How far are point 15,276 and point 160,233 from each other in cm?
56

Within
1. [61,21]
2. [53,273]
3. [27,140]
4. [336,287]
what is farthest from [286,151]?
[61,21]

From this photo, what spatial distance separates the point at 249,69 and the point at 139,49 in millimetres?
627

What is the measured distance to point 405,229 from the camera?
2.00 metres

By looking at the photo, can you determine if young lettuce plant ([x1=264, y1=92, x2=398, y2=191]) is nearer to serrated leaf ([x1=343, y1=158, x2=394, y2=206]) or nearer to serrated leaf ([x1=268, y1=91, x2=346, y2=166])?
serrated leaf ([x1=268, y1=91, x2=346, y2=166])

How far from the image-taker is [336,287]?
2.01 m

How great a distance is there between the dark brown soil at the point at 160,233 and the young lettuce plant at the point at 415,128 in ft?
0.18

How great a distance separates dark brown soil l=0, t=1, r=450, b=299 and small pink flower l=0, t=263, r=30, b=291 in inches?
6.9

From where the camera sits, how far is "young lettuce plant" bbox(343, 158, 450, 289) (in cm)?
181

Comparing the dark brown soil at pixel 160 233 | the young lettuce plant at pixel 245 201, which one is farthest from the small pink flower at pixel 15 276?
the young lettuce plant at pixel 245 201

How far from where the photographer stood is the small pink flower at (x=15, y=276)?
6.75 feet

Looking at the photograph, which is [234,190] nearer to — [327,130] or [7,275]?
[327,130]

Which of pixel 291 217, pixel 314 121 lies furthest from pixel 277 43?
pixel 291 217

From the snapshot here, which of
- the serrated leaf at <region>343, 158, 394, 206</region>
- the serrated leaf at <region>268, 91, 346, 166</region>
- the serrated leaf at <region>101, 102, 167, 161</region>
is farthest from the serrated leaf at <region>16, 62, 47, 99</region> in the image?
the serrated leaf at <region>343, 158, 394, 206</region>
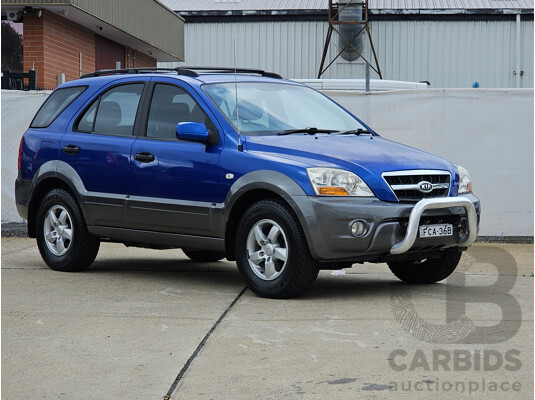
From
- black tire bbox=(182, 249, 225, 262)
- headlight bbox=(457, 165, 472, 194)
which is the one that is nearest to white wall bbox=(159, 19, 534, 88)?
black tire bbox=(182, 249, 225, 262)

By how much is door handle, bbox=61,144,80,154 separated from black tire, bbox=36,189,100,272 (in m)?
0.39

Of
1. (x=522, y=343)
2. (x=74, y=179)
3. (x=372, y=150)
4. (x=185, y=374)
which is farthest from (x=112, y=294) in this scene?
(x=522, y=343)

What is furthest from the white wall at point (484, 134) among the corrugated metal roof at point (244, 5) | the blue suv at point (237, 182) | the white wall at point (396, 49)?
the corrugated metal roof at point (244, 5)

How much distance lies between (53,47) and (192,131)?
13368mm

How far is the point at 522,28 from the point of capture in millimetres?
33938

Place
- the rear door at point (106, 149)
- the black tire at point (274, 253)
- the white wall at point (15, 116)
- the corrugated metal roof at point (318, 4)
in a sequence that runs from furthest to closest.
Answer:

══════════════════════════════

Could you print every entry above word for word, leaving out the pictures?

How far are point 15,276 and point 160,233 from each other in cm?
56

Within
1. [61,21]
2. [53,273]
3. [27,140]
4. [336,287]
what is farthest from [286,151]?
[61,21]

From this photo, what spatial distance separates the point at 249,69 and the point at 139,49 in millimetres?
627

What is the measured distance to point 405,229 from the camera?
2.00 metres

By looking at the photo, can you determine if young lettuce plant ([x1=264, y1=92, x2=398, y2=191]) is nearer to serrated leaf ([x1=343, y1=158, x2=394, y2=206]) or nearer to serrated leaf ([x1=268, y1=91, x2=346, y2=166])?
serrated leaf ([x1=268, y1=91, x2=346, y2=166])

How far from the image-taker is [336,287]?
2.01 m

How great a distance is there between the dark brown soil at the point at 160,233 and the young lettuce plant at the point at 415,128 in ft?
0.18

How great a distance separates dark brown soil l=0, t=1, r=450, b=299 and small pink flower l=0, t=263, r=30, b=291 in inches?
6.9

From where the camera sits, how far is "young lettuce plant" bbox(343, 158, 450, 289) (in cm)?
181

Comparing the dark brown soil at pixel 160 233 | the young lettuce plant at pixel 245 201, which one is farthest from the small pink flower at pixel 15 276?
the young lettuce plant at pixel 245 201

How far from where the photographer stood is the small pink flower at (x=15, y=276)?
6.75 feet

Looking at the photograph, which is [234,190] nearer to — [327,130] or [7,275]?
[327,130]

Which of pixel 291 217, pixel 314 121 lies furthest from pixel 277 43?
pixel 291 217

From the snapshot here, which of
- the serrated leaf at <region>343, 158, 394, 206</region>
- the serrated leaf at <region>268, 91, 346, 166</region>
- the serrated leaf at <region>101, 102, 167, 161</region>
is farthest from the serrated leaf at <region>16, 62, 47, 99</region> in the image?
the serrated leaf at <region>343, 158, 394, 206</region>
From
- black tire bbox=(182, 249, 225, 262)
- headlight bbox=(457, 165, 472, 194)
which is the one that is nearest to white wall bbox=(159, 19, 534, 88)?
black tire bbox=(182, 249, 225, 262)

By how much is door handle, bbox=61,144,80,154 separated from black tire, bbox=36,189,100,272 (in m)?
0.39

Of
1. (x=522, y=343)
2. (x=74, y=179)
3. (x=372, y=150)
4. (x=185, y=374)
which is farthest from (x=112, y=294) in this scene?
(x=522, y=343)

What is furthest from the white wall at point (484, 134) among the corrugated metal roof at point (244, 5) | the blue suv at point (237, 182) | the white wall at point (396, 49)?
the corrugated metal roof at point (244, 5)

How much distance lies between (53,47) and (192,131)?
13368mm

How far is the point at 522,28 from the point of capture in millimetres?
33938

Place
- the rear door at point (106, 149)
- the black tire at point (274, 253)
- the white wall at point (15, 116)
- the corrugated metal roof at point (318, 4)
in a sequence that runs from furthest to closest.
Answer:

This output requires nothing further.